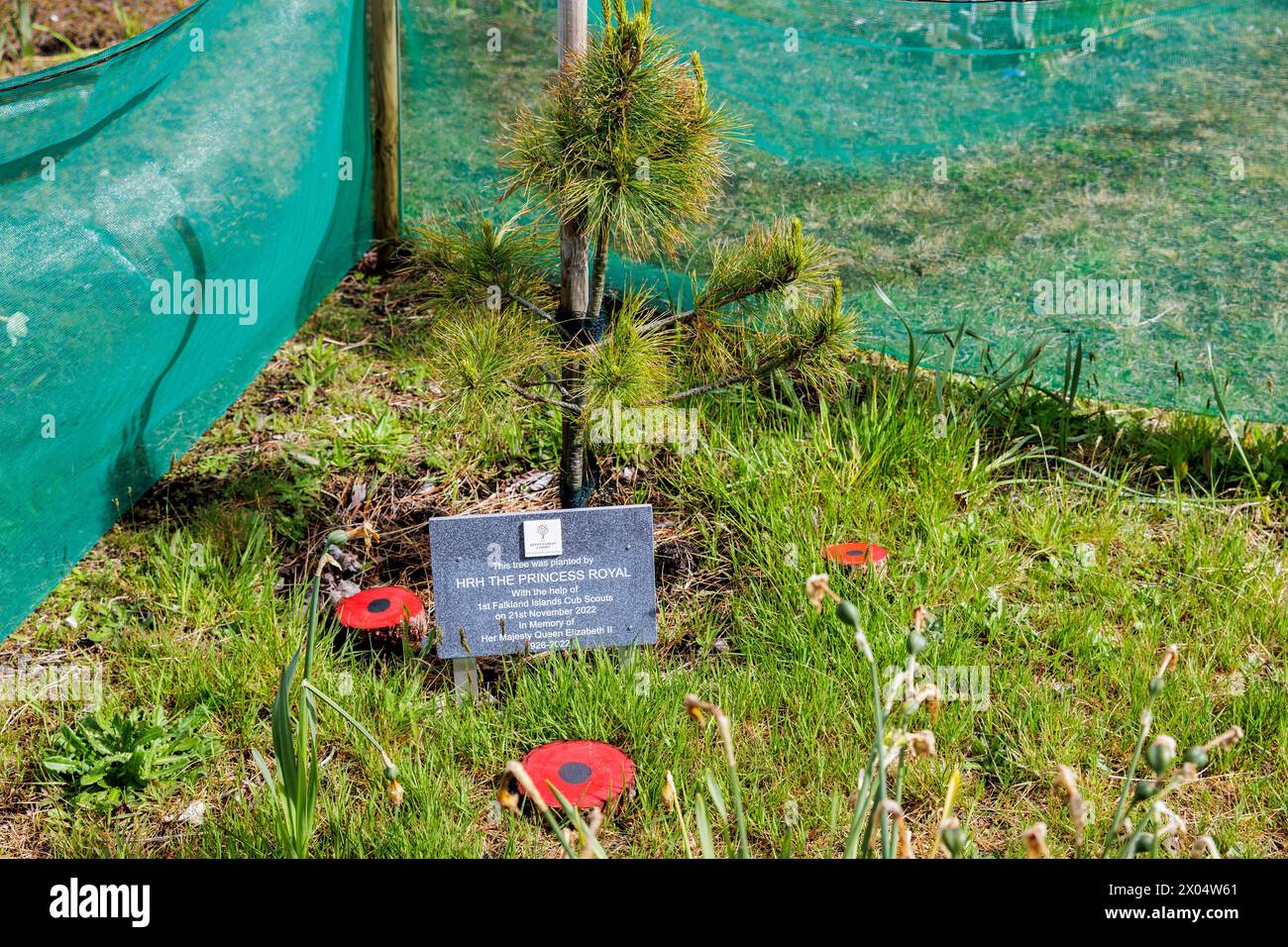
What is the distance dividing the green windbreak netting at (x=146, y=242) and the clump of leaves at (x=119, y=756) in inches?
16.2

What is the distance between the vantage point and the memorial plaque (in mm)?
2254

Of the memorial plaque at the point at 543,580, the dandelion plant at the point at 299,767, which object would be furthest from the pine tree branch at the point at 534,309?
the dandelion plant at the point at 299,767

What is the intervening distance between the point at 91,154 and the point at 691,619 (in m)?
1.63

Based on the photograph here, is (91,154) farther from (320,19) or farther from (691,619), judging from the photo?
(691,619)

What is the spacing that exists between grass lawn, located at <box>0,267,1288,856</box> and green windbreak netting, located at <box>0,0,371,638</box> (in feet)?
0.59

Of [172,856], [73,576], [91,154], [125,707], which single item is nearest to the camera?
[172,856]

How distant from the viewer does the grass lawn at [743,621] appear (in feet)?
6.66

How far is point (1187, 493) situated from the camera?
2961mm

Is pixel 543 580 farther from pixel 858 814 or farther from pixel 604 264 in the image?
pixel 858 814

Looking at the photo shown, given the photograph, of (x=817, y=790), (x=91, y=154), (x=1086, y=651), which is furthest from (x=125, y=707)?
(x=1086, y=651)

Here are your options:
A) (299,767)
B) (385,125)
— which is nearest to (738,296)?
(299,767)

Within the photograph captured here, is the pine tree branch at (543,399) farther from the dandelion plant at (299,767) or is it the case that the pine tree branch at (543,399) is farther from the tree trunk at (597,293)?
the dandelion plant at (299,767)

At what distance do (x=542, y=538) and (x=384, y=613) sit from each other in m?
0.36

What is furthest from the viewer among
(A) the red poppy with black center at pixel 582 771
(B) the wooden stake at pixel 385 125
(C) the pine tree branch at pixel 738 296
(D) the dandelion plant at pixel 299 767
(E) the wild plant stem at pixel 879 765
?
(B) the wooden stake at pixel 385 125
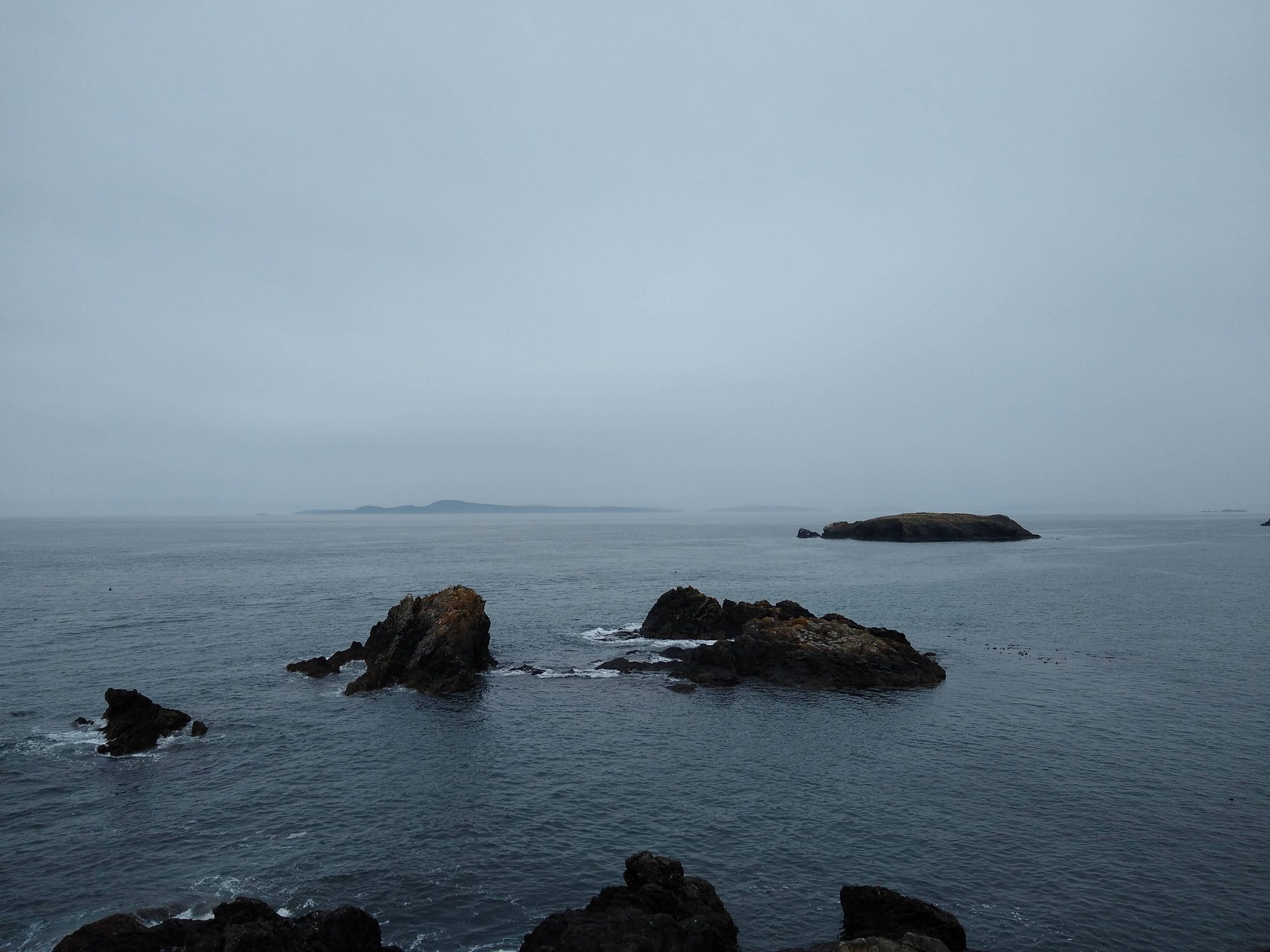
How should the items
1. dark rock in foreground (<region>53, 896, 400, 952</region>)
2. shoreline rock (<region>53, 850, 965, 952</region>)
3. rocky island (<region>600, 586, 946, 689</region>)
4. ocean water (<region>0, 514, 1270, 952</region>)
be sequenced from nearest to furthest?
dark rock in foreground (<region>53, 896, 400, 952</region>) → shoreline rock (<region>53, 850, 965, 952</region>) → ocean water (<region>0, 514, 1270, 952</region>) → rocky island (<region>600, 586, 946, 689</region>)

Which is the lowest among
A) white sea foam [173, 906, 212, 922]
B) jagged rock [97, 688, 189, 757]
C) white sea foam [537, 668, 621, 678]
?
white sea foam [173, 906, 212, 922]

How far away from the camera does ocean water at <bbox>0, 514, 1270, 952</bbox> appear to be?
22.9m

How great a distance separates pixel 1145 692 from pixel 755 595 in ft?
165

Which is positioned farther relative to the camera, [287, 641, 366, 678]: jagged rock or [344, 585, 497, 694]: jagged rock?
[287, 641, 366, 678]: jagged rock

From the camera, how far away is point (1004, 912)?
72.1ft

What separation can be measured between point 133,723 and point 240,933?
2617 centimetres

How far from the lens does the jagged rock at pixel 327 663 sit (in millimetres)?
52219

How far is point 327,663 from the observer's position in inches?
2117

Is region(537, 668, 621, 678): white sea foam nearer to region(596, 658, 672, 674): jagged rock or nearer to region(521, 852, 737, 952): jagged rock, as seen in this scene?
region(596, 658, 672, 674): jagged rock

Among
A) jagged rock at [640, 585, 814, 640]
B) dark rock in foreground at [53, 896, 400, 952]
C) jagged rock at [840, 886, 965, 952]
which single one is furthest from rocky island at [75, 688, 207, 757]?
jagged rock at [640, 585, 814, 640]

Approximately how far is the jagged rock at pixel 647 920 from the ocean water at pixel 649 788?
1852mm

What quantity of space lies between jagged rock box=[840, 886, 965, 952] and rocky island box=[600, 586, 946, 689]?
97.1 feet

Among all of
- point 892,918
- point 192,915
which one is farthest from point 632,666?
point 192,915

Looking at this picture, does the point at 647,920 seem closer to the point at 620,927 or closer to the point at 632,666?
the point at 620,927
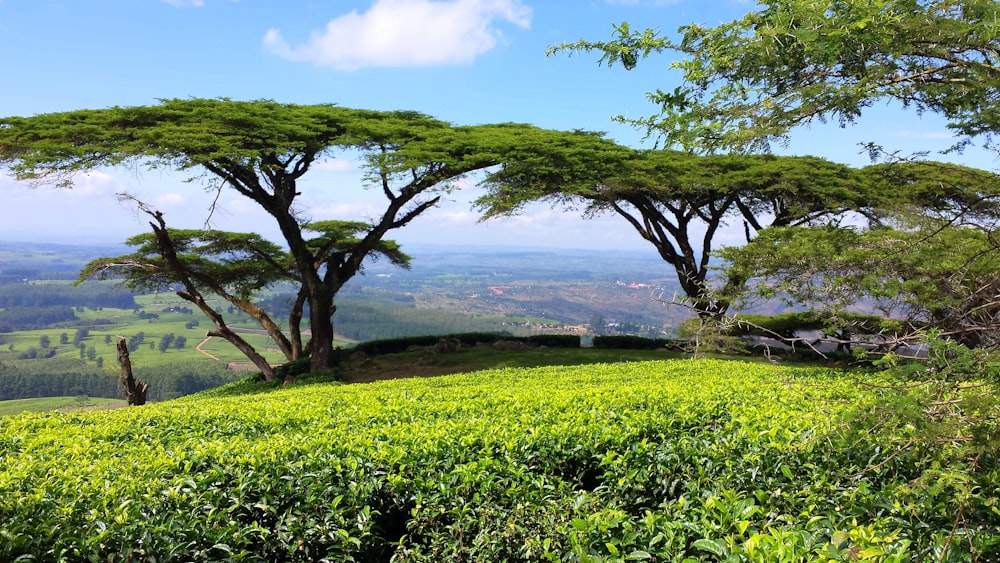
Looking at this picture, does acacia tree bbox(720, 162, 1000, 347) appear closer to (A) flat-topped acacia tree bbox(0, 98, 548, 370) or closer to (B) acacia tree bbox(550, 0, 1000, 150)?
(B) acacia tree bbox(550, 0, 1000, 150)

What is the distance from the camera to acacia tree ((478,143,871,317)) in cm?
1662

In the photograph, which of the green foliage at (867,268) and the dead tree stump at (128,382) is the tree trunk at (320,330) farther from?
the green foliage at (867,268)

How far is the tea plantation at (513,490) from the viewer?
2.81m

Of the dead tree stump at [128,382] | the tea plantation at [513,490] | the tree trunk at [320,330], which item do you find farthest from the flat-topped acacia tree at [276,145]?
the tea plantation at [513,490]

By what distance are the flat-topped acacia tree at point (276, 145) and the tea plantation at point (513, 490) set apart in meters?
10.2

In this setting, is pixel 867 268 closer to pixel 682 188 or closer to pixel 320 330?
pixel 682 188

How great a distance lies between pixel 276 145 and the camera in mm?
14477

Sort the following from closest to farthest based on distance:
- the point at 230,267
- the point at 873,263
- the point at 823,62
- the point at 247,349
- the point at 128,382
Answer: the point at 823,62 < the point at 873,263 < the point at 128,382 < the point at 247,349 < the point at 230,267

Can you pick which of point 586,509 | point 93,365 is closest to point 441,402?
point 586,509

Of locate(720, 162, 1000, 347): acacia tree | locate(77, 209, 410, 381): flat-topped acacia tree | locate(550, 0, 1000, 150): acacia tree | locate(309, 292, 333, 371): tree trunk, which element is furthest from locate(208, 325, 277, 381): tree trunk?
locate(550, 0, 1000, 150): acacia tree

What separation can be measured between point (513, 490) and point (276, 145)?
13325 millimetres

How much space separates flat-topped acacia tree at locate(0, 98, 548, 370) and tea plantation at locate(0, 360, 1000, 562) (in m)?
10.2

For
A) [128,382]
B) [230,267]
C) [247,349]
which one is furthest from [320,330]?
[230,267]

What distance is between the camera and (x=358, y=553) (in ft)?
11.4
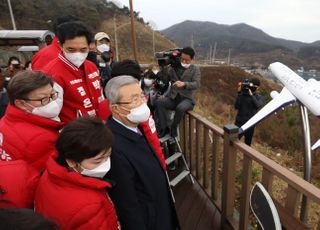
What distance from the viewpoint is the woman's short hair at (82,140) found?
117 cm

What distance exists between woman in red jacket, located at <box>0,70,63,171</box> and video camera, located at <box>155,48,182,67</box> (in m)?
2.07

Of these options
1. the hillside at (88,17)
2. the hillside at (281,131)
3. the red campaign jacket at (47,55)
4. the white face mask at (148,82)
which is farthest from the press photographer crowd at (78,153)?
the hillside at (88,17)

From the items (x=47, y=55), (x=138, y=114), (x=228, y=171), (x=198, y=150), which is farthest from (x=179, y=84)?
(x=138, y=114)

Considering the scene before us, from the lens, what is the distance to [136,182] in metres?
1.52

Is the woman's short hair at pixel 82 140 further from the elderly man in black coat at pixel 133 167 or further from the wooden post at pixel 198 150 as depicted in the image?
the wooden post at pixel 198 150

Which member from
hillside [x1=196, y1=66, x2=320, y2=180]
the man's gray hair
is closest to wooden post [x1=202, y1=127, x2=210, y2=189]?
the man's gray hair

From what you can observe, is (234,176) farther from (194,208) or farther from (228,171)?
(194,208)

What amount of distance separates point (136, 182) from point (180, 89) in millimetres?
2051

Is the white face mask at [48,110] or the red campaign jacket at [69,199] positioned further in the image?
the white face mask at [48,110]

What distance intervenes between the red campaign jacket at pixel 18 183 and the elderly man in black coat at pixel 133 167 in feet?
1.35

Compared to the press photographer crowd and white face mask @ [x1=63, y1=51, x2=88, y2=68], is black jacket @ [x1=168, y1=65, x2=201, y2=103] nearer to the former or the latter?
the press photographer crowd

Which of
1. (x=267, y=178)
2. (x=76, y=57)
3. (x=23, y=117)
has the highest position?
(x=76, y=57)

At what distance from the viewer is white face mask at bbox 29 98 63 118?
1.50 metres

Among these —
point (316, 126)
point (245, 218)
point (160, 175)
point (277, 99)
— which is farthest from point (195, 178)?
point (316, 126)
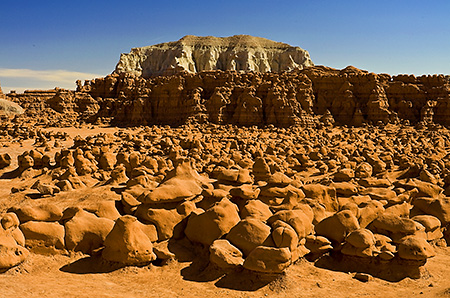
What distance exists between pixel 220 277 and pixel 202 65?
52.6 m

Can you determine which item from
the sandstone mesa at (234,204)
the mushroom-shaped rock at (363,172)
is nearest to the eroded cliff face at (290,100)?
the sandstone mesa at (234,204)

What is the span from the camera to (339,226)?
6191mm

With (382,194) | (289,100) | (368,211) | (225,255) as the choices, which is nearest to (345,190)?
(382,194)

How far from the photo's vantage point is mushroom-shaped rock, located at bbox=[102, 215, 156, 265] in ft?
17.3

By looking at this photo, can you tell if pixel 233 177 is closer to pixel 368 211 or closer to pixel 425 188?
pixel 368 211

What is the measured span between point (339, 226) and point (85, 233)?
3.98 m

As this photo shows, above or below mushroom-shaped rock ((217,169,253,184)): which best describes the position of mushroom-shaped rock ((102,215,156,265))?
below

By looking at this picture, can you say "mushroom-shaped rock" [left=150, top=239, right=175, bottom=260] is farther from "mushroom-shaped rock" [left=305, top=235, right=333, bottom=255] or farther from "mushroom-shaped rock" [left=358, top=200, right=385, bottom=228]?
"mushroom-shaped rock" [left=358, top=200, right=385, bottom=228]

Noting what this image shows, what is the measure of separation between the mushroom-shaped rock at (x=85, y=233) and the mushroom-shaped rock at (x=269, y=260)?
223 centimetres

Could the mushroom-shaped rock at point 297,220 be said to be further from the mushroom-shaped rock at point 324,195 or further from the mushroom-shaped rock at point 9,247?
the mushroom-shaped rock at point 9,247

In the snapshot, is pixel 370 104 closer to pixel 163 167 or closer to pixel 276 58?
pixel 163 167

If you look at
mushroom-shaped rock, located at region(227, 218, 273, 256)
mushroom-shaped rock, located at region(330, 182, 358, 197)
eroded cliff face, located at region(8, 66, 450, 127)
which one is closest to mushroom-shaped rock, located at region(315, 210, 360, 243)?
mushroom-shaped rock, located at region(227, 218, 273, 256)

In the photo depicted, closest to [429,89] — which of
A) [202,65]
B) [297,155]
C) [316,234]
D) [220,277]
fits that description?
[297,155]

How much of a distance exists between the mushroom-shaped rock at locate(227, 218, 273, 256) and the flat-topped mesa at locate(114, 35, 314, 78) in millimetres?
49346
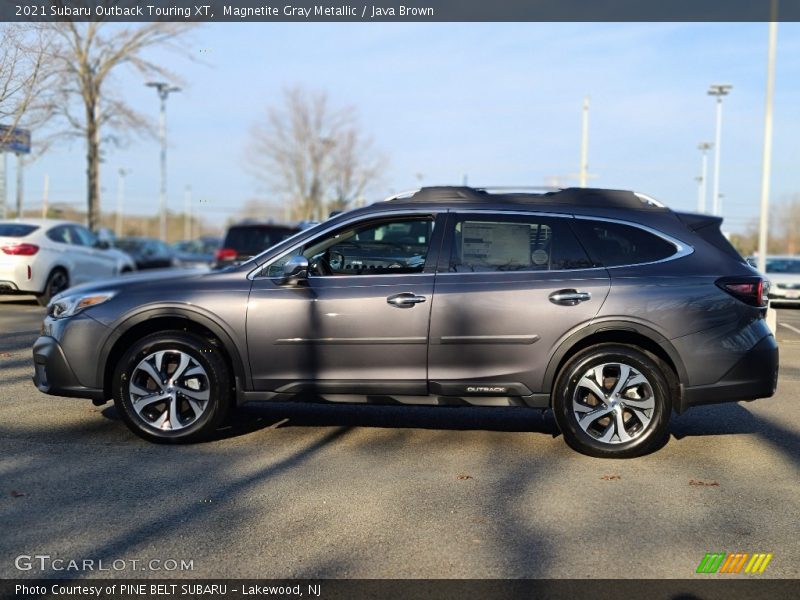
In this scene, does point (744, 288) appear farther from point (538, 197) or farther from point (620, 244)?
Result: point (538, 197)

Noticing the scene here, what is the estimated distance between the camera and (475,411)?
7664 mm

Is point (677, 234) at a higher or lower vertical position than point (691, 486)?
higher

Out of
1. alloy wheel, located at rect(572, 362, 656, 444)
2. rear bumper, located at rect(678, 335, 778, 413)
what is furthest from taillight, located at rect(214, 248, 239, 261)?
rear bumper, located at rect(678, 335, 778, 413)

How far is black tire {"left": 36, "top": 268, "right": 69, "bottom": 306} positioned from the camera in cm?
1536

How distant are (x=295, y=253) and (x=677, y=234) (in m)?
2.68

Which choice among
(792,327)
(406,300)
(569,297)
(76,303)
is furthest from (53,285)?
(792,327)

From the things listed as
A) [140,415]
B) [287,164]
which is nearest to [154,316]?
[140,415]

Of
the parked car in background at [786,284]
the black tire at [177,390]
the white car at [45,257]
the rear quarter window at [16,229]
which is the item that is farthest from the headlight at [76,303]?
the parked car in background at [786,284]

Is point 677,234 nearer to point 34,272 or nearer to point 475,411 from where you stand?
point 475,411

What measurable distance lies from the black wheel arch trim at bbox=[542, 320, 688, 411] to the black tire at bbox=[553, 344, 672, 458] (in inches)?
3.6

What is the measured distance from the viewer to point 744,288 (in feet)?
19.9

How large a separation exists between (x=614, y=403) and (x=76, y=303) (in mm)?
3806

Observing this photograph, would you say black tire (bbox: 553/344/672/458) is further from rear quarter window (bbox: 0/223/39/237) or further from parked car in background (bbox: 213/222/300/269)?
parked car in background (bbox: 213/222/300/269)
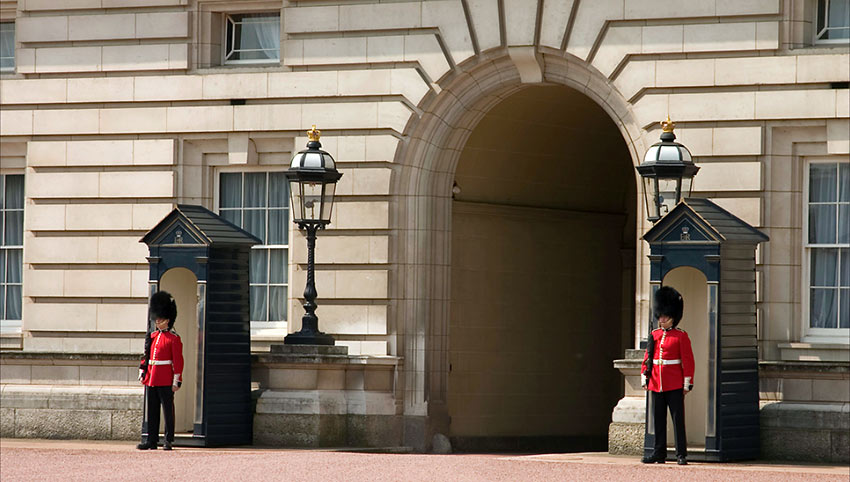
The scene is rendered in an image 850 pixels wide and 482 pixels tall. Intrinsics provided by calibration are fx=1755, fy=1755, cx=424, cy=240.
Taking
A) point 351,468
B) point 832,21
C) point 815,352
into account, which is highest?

_GOAL OF THE EXERCISE_
Retype exactly the lines from the one containing "Is point 677,234" through the last line of the records above, both included, and leave out any pictures.

_COMPLETE RESPONSE_
Is point 677,234 nearer to point 34,272 or nearer to point 475,411 from where you stand?
point 475,411

What measurable distance lies from the black wheel arch trim at bbox=[542, 320, 688, 411] to the black tire at bbox=[553, 344, 672, 458] (in inches)?
3.6

What is the measured distance from the viewer to point 744,288 (in feet)?
19.9

How large a separation exists between (x=614, y=403) and (x=76, y=303) (in mm)?
3806

Observing this photograph, would you say black tire (bbox: 553/344/672/458) is further from rear quarter window (bbox: 0/223/39/237) or further from parked car in background (bbox: 213/222/300/269)?
parked car in background (bbox: 213/222/300/269)
The scene is rendered in an image 850 pixels wide and 482 pixels tall. Intrinsics provided by calibration are fx=1755, fy=1755, cx=424, cy=240.
Taking
A) point 351,468
B) point 832,21
C) point 815,352
into account, which is highest?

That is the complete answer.